• How to complete this task:
Go to the line that contains "class: Mammalia" in the listing below, then output it and every line after it exactly, omitting pictures.

(Information shown Opens)

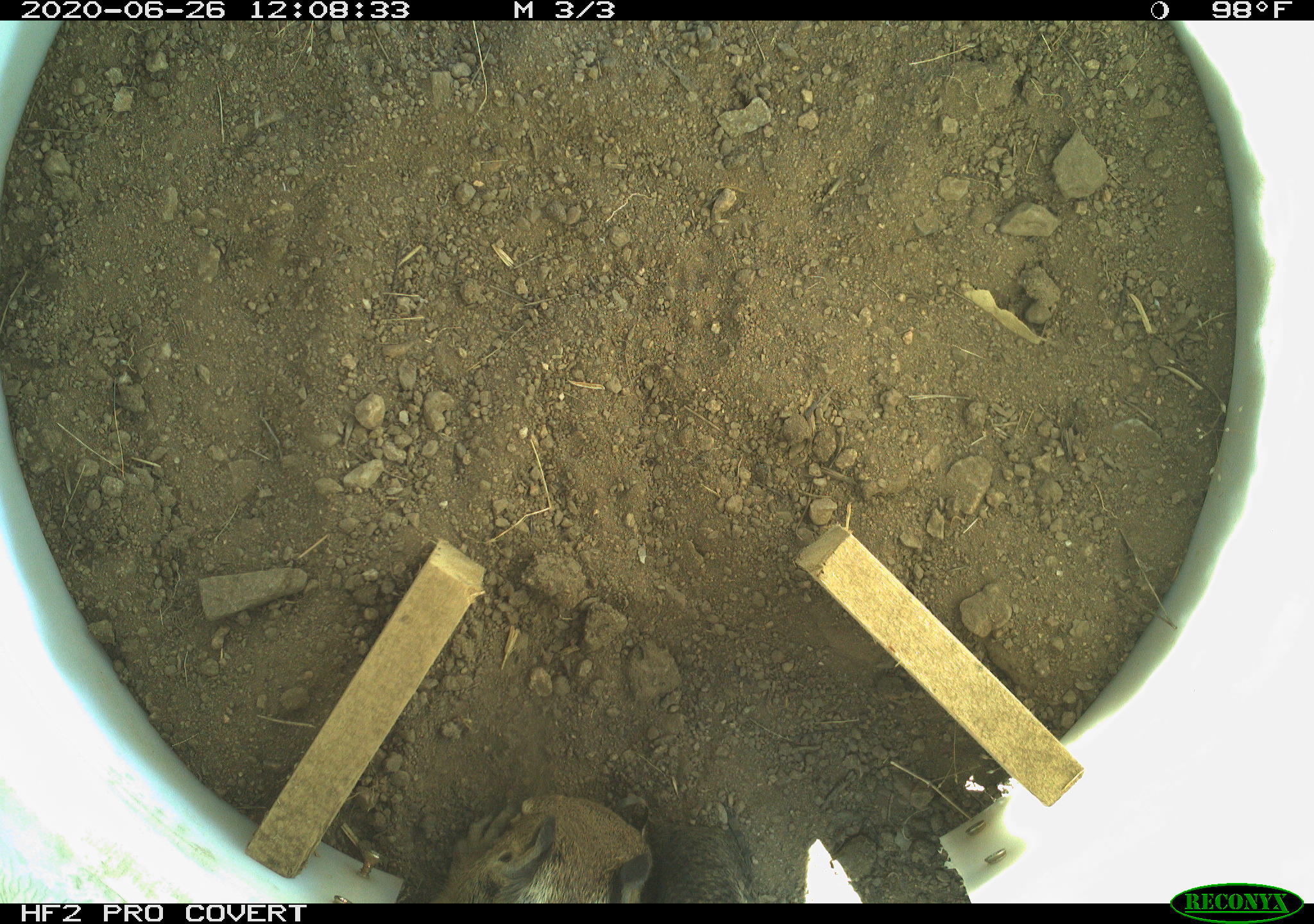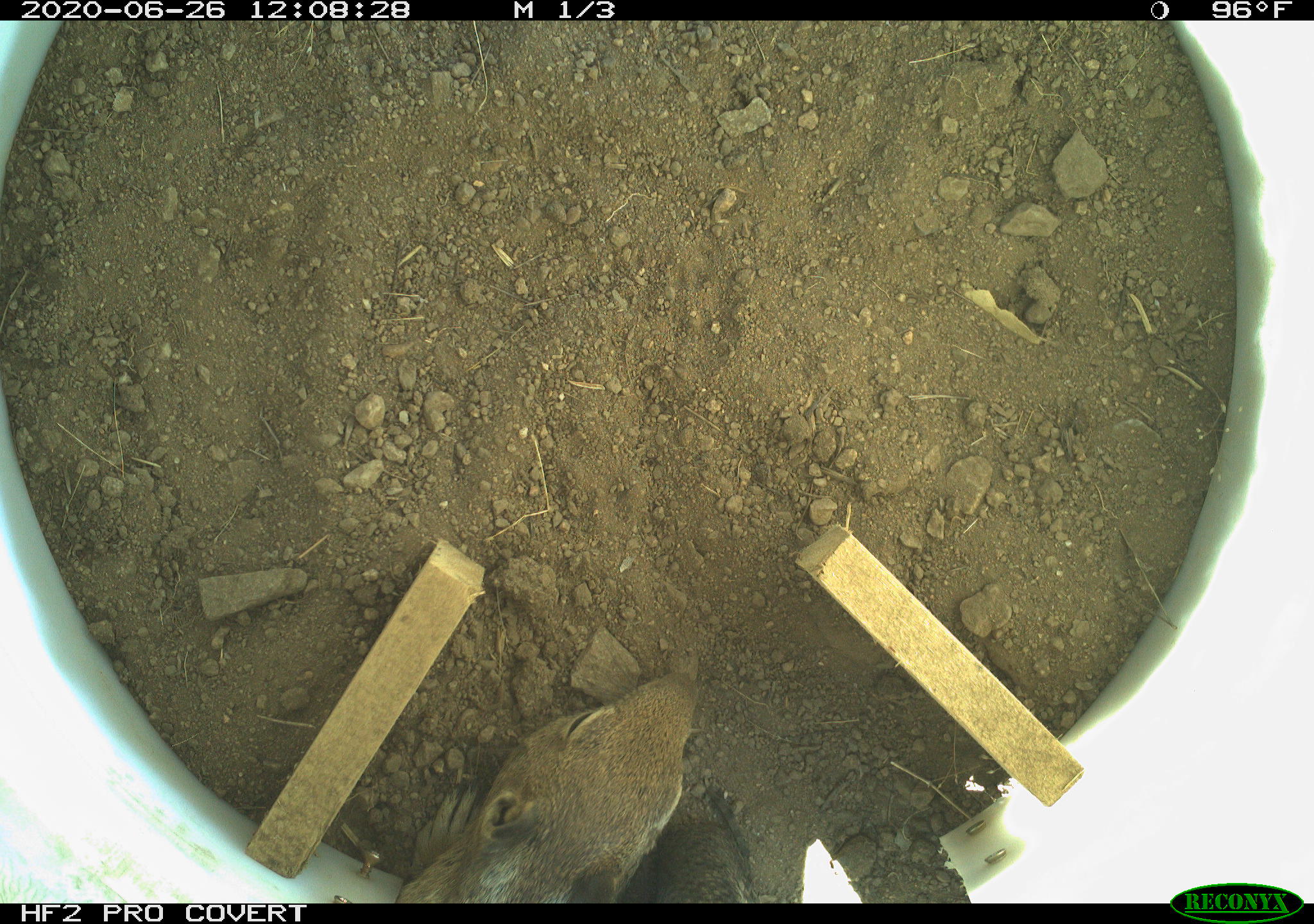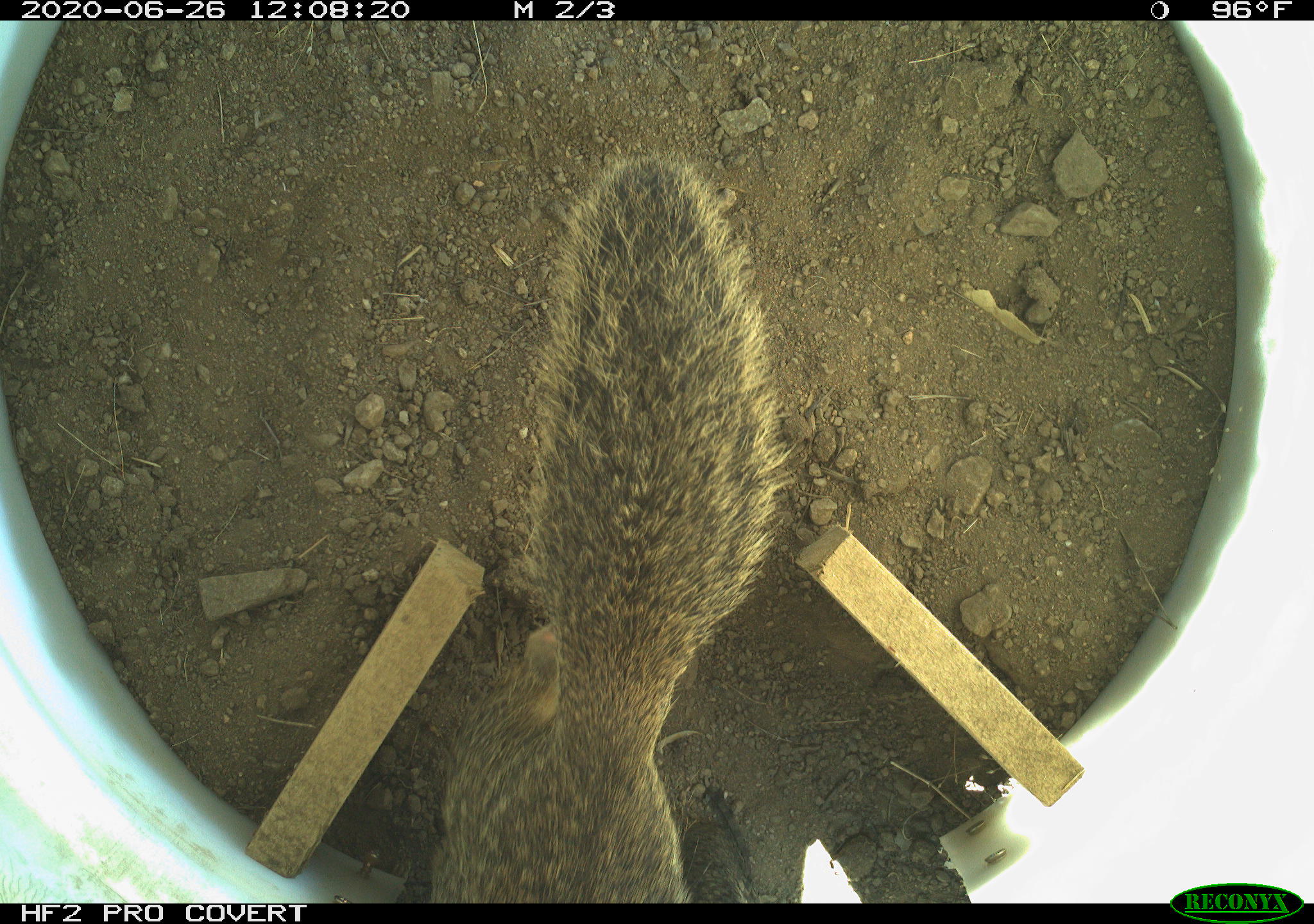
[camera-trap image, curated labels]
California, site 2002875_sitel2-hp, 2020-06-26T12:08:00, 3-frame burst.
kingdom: Animalia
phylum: Chordata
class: Mammalia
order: Rodentia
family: Sciuridae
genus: Otospermophilus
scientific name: Otospermophilus beecheyi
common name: california ground squirrel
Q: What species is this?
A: California ground squirrel (Otospermophilus beecheyi).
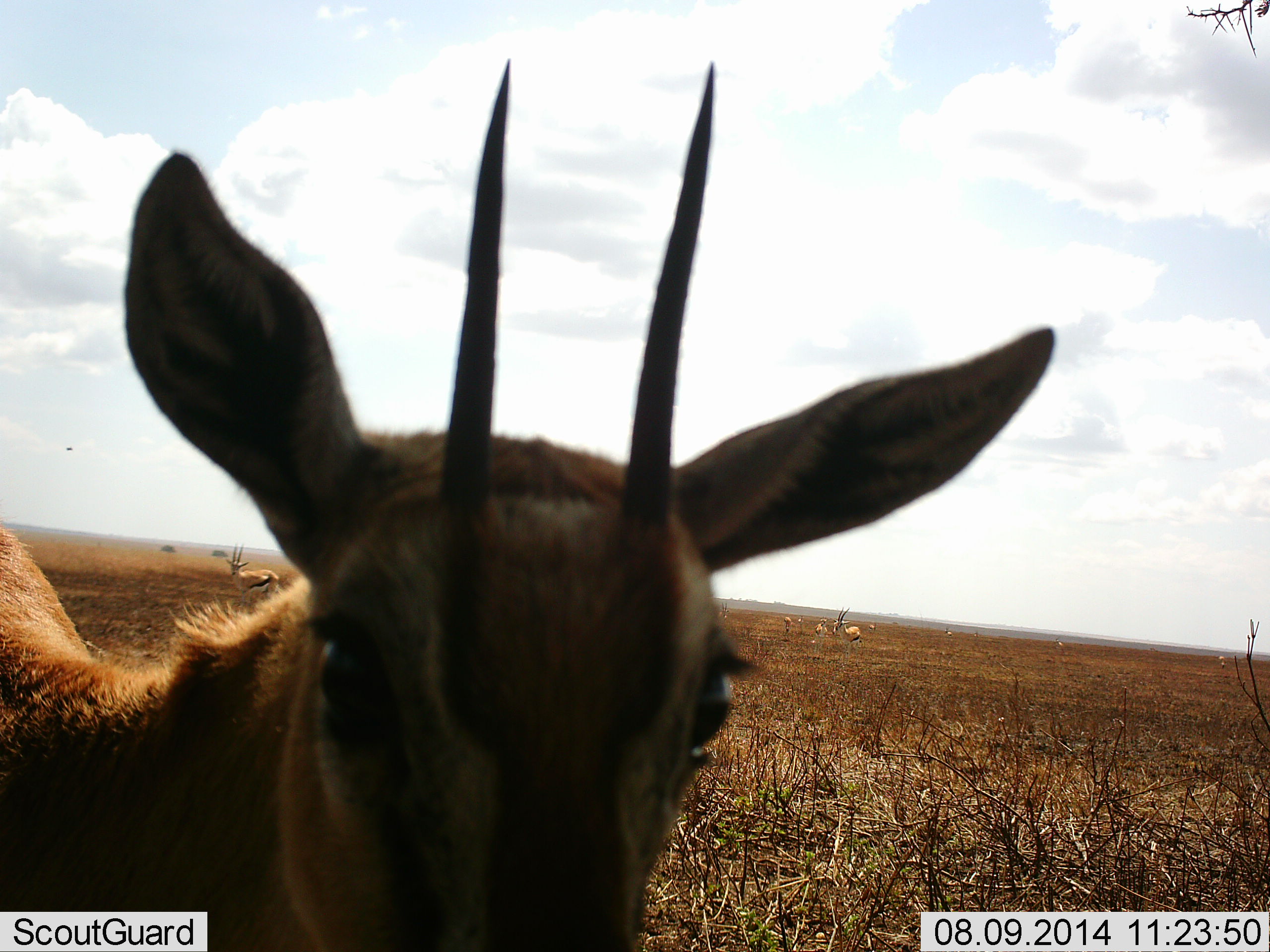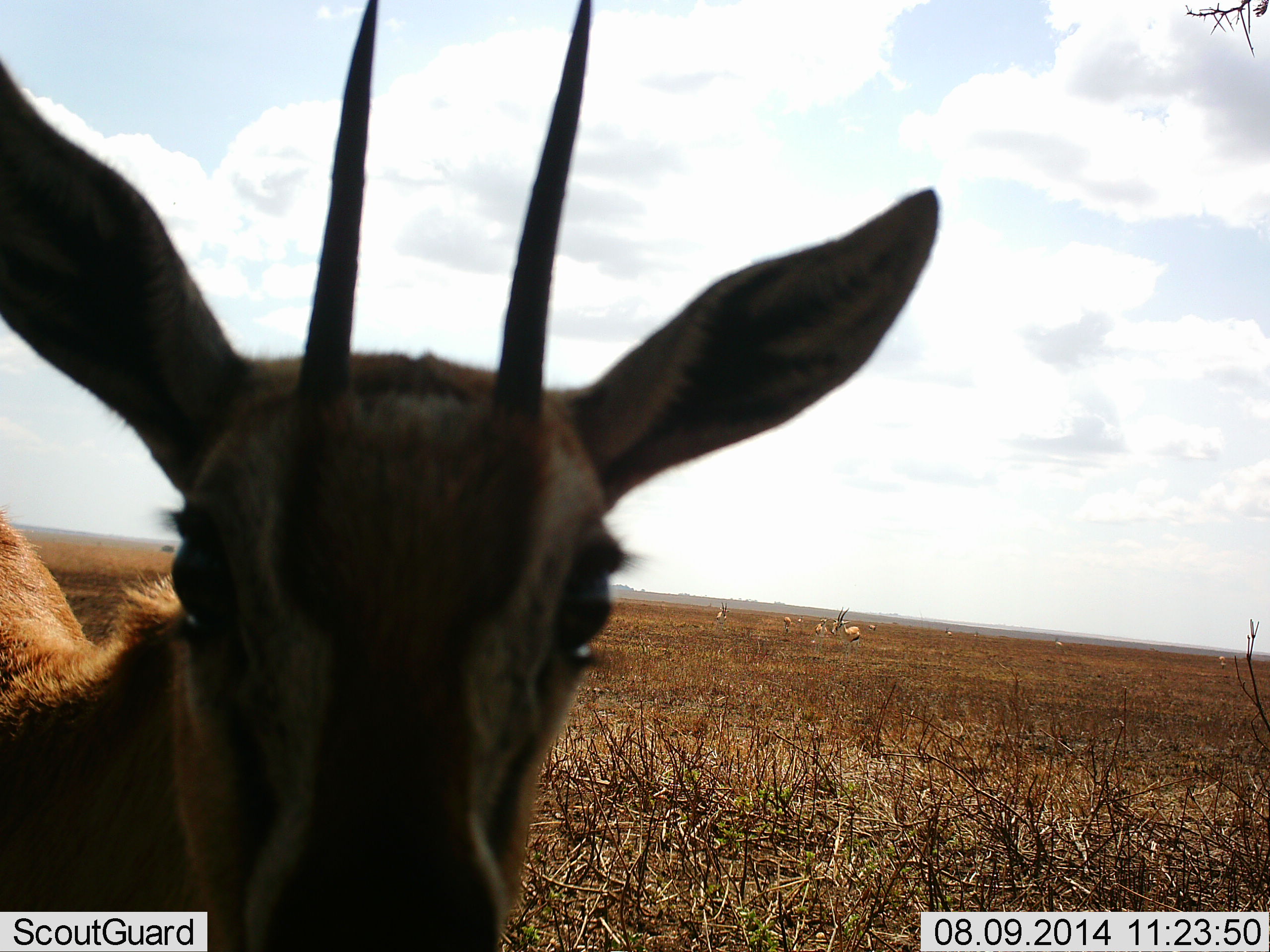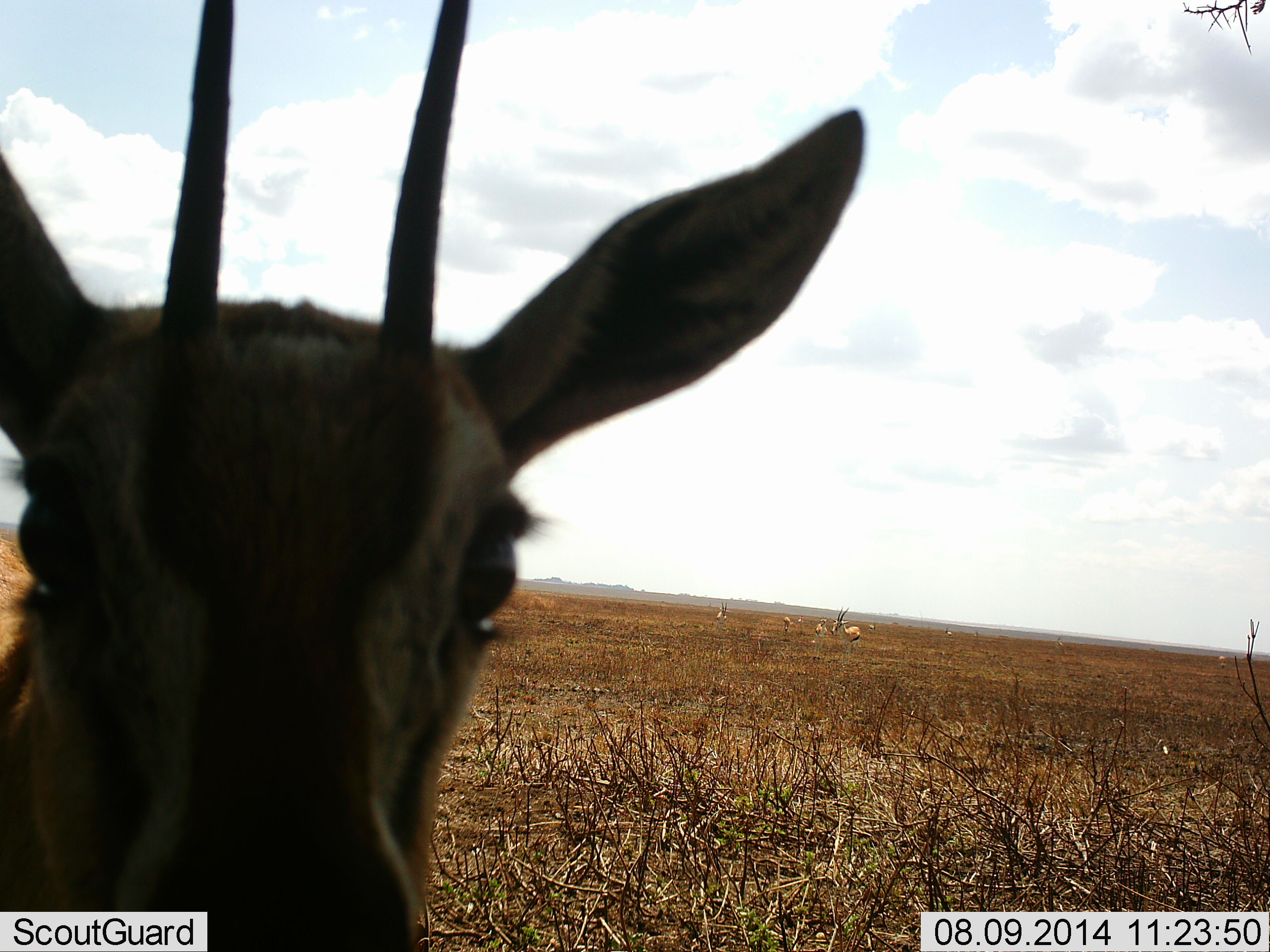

(Information shown Closes)

• Solution to the problem:
class: Mammalia
order: Rodentia
family: Sciuridae
genus: Otospermophilus
scientific name: Otospermophilus beecheyi
common name: california ground squirrel
Q: What species is this?
A: California ground squirrel (Otospermophilus beecheyi).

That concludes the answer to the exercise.